■ **PROBLEM 1**
Reproduce the stretch of the equal pay article from "April 4, 2017 –" through "until November 2.".

■ **READING TEXT**
^^^^

April 4, 2017 – Lenora M. Lapidus is Director, Women’s Rights Project, ACLU; Vania Leveille is Senior Legislative Counsel
Although spring is in the air and we are well into 2017, if you’re a woman, your paycheck is stuck in time, specifically at December 31, 2016. That’s because women — on average — earn just 80 percent of what men make, meaning that they must work until today, April 4, 2017, to earn what men earned by December 31, 2016.
Welcome to Equal Pay Day 2017: The “holiday” we would prefer not to celebrate.
But wait, there’s more bad news. The “Equal Pay Day” for women of color is even worse: African-American women’s wages won’t catch up to men’s 2016 earnings until July 31, Native American women until September 25, and Latina women until November 2.
Pay discrimination on the basis of sex has been illegal since the Equal Pay Act was enacted in 1963 — a prohibition that became broader under Title VII of the 1964 Civil Rights Act. Yet the gap between men’s and women’s earnings remains. Multiple factors contribute to the gender wage gap. They include:
- Lower wages: Some employers still pay women less for the same job — in violation of the Equal Pay Act and Title VII.
- Lack of transparency: Surveys show as many as half of employers have policies that punish their employees who discuss their salaries, a lack of transparency that prevents women from even knowing when they are paid less than their male counterparts.

^^^^

■ **PROBLEM 2**
Rewrite only the stretch of the listing from its start through the line containing "5980 millimetres", putting "viewpoint" in place of "vantage point" and leaving everything else unchanged.

Recorded data:
^^^^

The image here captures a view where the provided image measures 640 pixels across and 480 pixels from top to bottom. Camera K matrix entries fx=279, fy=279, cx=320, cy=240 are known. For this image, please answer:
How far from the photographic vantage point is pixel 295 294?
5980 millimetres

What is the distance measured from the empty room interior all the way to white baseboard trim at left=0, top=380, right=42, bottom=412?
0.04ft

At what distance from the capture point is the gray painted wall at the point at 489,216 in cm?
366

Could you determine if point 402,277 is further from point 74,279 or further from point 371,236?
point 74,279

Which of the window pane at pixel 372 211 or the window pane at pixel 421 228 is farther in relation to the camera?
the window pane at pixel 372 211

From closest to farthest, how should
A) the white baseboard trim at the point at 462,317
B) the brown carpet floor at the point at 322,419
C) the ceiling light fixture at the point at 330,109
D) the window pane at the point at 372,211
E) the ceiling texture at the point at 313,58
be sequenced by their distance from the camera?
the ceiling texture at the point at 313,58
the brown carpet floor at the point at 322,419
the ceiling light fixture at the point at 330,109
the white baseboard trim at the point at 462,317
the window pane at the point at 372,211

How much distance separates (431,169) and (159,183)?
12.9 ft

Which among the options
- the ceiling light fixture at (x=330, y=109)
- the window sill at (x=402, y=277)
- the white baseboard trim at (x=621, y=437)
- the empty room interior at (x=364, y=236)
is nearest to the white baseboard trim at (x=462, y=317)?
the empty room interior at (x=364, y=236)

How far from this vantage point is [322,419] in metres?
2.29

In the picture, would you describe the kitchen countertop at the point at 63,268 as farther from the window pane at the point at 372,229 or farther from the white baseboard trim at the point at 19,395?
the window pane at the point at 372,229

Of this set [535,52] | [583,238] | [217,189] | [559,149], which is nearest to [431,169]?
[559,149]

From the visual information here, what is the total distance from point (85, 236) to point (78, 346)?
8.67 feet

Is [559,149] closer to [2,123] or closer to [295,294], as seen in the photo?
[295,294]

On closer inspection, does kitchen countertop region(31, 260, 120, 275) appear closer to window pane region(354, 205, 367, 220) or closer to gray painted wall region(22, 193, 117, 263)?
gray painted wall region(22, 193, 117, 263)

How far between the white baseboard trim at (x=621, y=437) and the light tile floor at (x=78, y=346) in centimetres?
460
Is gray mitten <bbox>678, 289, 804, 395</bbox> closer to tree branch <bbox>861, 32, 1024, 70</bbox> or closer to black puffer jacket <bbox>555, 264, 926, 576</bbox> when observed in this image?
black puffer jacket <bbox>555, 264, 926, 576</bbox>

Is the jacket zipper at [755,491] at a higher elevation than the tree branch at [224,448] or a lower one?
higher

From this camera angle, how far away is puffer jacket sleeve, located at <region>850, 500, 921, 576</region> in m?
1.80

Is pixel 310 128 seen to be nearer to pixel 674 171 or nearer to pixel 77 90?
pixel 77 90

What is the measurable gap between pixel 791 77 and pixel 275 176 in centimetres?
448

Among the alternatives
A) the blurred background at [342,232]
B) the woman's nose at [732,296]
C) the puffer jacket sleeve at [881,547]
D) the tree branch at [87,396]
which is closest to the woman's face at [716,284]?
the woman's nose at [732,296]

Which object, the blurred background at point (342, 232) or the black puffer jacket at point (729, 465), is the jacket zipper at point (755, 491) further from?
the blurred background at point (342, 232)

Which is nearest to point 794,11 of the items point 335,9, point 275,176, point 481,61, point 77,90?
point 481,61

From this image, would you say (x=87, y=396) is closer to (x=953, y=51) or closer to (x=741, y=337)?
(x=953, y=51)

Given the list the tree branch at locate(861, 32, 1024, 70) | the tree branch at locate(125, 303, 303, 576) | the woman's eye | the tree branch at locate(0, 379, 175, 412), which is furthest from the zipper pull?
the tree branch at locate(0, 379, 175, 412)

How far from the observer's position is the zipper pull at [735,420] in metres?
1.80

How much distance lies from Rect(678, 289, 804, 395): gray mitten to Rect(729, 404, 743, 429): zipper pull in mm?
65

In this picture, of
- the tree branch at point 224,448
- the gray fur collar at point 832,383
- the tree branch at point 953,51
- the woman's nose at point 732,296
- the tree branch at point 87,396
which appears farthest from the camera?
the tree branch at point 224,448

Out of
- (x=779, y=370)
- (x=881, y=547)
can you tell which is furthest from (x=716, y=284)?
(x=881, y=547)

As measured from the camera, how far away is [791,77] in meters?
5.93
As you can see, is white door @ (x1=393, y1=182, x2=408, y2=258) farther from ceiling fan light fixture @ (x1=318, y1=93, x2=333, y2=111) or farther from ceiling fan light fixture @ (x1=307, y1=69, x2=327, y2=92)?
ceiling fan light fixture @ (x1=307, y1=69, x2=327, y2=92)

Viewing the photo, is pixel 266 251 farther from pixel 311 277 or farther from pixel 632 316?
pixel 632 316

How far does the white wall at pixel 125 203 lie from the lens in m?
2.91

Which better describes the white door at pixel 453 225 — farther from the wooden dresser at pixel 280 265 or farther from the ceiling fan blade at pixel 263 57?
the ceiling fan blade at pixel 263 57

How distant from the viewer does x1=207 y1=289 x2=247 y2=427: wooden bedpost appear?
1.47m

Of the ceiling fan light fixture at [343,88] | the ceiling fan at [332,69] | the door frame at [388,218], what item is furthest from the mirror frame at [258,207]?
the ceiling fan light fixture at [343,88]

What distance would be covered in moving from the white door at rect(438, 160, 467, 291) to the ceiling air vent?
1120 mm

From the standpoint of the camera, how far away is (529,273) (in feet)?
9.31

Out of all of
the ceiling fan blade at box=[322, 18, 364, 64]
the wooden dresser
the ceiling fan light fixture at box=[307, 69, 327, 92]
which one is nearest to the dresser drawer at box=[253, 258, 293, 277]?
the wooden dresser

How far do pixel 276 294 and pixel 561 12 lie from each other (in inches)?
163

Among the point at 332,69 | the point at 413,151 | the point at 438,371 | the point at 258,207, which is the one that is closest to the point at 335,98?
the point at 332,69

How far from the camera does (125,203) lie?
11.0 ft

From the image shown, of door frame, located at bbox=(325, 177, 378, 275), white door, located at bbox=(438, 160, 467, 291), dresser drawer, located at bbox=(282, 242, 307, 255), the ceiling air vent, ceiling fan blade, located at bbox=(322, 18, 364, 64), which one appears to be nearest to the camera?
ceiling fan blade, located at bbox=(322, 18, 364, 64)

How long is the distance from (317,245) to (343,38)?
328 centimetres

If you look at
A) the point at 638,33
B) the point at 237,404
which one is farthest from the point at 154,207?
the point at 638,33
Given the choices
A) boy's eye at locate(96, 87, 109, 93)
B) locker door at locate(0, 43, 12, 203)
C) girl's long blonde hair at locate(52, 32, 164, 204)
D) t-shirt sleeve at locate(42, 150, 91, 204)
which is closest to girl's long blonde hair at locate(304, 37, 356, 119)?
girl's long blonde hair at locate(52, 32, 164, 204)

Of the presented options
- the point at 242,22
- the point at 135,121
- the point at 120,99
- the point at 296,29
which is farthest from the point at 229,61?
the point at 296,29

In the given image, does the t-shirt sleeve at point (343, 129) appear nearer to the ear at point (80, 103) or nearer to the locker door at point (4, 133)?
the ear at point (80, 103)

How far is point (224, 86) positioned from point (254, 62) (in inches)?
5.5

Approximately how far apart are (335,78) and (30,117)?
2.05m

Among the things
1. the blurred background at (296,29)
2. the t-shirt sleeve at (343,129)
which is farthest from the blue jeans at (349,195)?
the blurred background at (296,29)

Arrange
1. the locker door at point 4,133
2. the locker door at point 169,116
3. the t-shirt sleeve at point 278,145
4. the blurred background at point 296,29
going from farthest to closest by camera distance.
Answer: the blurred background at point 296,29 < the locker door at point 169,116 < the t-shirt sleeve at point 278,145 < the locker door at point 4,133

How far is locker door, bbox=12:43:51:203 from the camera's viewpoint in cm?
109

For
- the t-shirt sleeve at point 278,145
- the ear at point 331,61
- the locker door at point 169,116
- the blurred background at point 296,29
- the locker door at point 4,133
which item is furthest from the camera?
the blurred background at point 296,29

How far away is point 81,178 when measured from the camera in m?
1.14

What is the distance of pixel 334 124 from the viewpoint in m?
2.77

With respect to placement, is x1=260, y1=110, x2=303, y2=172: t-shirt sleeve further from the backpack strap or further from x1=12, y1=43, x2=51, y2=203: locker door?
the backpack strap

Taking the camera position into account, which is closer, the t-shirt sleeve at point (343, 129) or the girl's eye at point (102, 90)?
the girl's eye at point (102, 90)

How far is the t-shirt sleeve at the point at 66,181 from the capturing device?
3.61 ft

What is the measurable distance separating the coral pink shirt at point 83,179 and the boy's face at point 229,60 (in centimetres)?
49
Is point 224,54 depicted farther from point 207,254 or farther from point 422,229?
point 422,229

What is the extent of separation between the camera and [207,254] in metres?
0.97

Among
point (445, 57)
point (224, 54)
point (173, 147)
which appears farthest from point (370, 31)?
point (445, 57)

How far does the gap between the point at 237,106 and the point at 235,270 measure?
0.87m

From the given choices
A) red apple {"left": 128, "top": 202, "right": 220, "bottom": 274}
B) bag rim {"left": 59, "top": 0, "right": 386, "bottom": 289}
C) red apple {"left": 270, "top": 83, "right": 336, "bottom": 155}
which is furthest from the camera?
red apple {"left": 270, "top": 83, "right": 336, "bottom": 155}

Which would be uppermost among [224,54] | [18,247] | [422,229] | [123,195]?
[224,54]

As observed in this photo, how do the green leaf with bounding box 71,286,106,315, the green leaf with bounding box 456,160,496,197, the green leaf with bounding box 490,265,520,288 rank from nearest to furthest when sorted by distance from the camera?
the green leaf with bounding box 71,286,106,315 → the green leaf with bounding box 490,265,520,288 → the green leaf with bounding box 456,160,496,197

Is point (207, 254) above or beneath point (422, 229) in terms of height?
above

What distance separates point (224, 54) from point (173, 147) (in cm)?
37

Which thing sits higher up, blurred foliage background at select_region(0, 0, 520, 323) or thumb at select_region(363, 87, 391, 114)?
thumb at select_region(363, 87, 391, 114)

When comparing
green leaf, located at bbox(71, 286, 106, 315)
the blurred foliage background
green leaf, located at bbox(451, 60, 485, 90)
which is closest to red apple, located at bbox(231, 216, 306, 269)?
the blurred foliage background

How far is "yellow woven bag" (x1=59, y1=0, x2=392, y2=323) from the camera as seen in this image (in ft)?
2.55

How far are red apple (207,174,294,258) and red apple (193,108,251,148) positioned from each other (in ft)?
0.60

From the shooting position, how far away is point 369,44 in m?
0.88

^^^^

■ **EXERCISE SOLUTION 1**
April 4, 2017 – Lenora M. Lapidus is Director, Women’s Rights Project, ACLU; Vania Leveille is Senior Legislative Counsel
Although spring is in the air and we are well into 2017, if you’re a woman, your paycheck is stuck in time, specifically at December 31, 2016. That’s because women — on average — earn just 80 percent of what men make, meaning that they must work until today, April 4, 2017, to earn what men earned by December 31, 2016.
Welcome to Equal Pay Day 2017: The “holiday” we would prefer not to celebrate.
But wait, there’s more bad news. The “Equal Pay Day” for women of color is even worse: African-American women’s wages won’t catch up to men’s 2016 earnings until July 31, Native American women until September 25, and Latina women until November 2.

■ **EXERCISE SOLUTION 2**
The image here captures a view where the provided image measures 640 pixels across and 480 pixels from top to bottom. Camera K matrix entries fx=279, fy=279, cx=320, cy=240 are known. For this image, please answer:
How far from the photographic viewpoint is pixel 295 294?
5980 millimetres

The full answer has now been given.